Non-Exclusive Rights: Per Section 65(47), the franchise agreement extends representational rights rather than exclusive rights to the franchisee for selling or manufacturing goods.

Territorial Restrictions: The agreement delineates the geographical region where the franchisee can operate under the umbrella of the franchisor’s brand.

Operational Standards: The franchisor establishes benchmarks for the franchisee to adhere to regarding product quality, service delivery, marketing strategies, etc., to ensure uniformity in brand presentation.

Fees and Royalties: The franchisee is obligated to pay an initial franchise fee and ongoing royalty fees to the franchisor, typically calculated as a percentage of sales or revenue.

Term and Renewal: Franchise agreements are structured with a defined term, often containing provisions for renewal subject to specified conditions.

Training and Support: The franchisor provides initial and continuous training, operational assistance, and support to the franchisee.

Significant Legal Precedents

Bharat Sanchar Nigam Ltd. v. Union of India (2006): The Supreme Court established criteria for determining whether a transaction constitutes the transfer of the right to use goods, which include:

  • The presence of goods ready for delivery.
  • Agreement on the specific identity of the goods.
  • The transferee possessing the legal right to utilize the goods.
  • The exclusion of the transferor from using the goods during the transfer period.
  • The owner’s inability to transfer the same rights to others during that period.

McDonald’s India Pvt. Ltd. v. Commissioner of Trade Taxes (2017): The Delhi High Court clarified that a franchise agreement, granting a non-exclusive right, does not amount to the transfer of the right to use goods.

Malabar Gold Private Limited v. Commercial Tax Officer (2013): The Kerala High Court affirmed that a franchise agreement does not constitute a deemed sale under the Kerala Value Added Tax Act, emphasizing the franchisor’s retention of control and possession.

Godfrey Phillips India Limited v. State of Uttar Pradesh (2005): The Supreme Court clarified the taxation status of activities as either services or sales, ensuring non-overlapping taxes as mandated by the Constitution.

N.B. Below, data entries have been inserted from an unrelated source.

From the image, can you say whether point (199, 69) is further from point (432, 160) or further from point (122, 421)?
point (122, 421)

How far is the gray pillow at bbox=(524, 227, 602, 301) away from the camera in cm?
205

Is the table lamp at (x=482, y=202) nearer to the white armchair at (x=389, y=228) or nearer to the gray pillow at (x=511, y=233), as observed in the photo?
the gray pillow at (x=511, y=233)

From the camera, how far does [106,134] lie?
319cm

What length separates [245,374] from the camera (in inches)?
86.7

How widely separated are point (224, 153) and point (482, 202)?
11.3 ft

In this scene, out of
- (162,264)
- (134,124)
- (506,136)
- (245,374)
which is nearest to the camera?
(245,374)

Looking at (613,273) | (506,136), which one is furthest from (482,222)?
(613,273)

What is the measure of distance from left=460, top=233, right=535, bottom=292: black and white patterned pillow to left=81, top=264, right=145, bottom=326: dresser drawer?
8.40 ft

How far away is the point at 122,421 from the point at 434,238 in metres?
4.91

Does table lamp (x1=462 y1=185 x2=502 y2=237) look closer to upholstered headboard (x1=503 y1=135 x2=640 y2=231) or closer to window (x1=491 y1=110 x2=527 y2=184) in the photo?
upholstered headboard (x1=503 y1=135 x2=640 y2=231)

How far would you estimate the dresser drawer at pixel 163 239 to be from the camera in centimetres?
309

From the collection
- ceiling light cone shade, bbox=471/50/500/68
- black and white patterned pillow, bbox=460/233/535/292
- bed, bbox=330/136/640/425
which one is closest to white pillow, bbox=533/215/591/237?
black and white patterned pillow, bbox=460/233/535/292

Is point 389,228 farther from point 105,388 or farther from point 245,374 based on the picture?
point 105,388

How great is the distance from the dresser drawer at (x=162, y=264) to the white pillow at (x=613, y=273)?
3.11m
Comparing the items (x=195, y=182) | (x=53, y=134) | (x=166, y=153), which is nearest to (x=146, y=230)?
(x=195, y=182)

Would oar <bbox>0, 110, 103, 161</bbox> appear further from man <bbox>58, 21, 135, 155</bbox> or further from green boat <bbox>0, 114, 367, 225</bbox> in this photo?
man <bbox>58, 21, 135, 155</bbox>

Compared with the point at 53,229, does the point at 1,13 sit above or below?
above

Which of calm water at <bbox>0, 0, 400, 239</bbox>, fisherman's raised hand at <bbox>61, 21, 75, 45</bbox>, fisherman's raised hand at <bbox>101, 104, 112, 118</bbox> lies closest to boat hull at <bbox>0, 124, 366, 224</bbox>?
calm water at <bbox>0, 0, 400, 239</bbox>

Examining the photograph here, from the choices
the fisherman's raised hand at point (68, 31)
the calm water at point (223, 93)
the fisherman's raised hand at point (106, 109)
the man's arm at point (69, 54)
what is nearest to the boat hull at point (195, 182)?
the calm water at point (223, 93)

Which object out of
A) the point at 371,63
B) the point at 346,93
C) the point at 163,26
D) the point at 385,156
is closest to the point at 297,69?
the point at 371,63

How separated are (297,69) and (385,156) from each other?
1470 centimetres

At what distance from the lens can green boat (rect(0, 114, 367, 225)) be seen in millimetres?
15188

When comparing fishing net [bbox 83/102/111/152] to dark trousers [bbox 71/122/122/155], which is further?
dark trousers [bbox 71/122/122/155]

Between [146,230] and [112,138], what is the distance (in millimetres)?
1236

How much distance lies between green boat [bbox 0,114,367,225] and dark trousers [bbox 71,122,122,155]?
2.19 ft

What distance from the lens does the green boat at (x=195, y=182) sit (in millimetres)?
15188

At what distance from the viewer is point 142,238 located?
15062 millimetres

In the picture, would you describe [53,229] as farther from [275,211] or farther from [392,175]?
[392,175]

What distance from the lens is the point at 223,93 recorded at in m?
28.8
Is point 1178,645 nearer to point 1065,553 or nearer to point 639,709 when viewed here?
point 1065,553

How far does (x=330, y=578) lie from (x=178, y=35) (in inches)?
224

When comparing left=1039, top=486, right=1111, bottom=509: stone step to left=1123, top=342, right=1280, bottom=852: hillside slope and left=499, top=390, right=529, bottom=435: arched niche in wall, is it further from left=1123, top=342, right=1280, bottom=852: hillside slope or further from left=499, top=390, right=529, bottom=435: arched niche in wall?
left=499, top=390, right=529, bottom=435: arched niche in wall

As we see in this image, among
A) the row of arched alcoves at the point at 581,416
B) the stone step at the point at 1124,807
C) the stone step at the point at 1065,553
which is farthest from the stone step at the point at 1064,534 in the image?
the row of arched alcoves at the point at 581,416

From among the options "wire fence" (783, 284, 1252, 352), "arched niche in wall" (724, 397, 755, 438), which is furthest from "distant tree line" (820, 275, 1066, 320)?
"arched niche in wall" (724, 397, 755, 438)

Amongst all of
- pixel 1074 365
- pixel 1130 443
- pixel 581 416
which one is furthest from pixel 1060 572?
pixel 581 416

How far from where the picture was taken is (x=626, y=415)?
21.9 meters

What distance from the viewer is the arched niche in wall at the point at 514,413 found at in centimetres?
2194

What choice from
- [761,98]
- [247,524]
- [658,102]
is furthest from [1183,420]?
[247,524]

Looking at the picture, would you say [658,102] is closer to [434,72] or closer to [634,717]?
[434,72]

In conclusion, a franchise agreement is an important contract that establishes a cooperative relationship between the franchisor and the franchisee. It gives the franchisee the right to use the franchisor’s intellectual property and business model within specific parameters, while adhering to business standards and paying fees and royalties Legal examples, such as Bharat Sanchar Nigam Ltd. v. Union of India v. McDonald’s India Pvt. Ltd. v. Commissioner of Business Tax, plays an important role in clarifying the legal complexities of franchise agreements. These agreements are important elements of operations, driving collaboration and growth in the franchise business.

frequently asked questions

What is a franchise agreement?

A franchise agreement is a legally binding agreement between the franchisor (trademark, brand name and business process owner) and the franchisee. It entitles the right holder to use the franchisor’s intellectual property and to perform the work in accordance with the franchisor’s procedures and policies.

Are franchise agreements subject to renewal?

Yes, franchise agreements typically have a defined term with provisions for renewal subject to certain conditions as agreed upon by both parties.

What are the key components of a franchise agreement?

The key components include the grant of rights to use trademarks and business methods, non-exclusive rights for the franchisee, territorial restrictions specifying the operational area, operational standards for maintaining brand consistency, fees and royalties payable by the franchisee, term and renewal provisions, and training and support provided by the franchisor.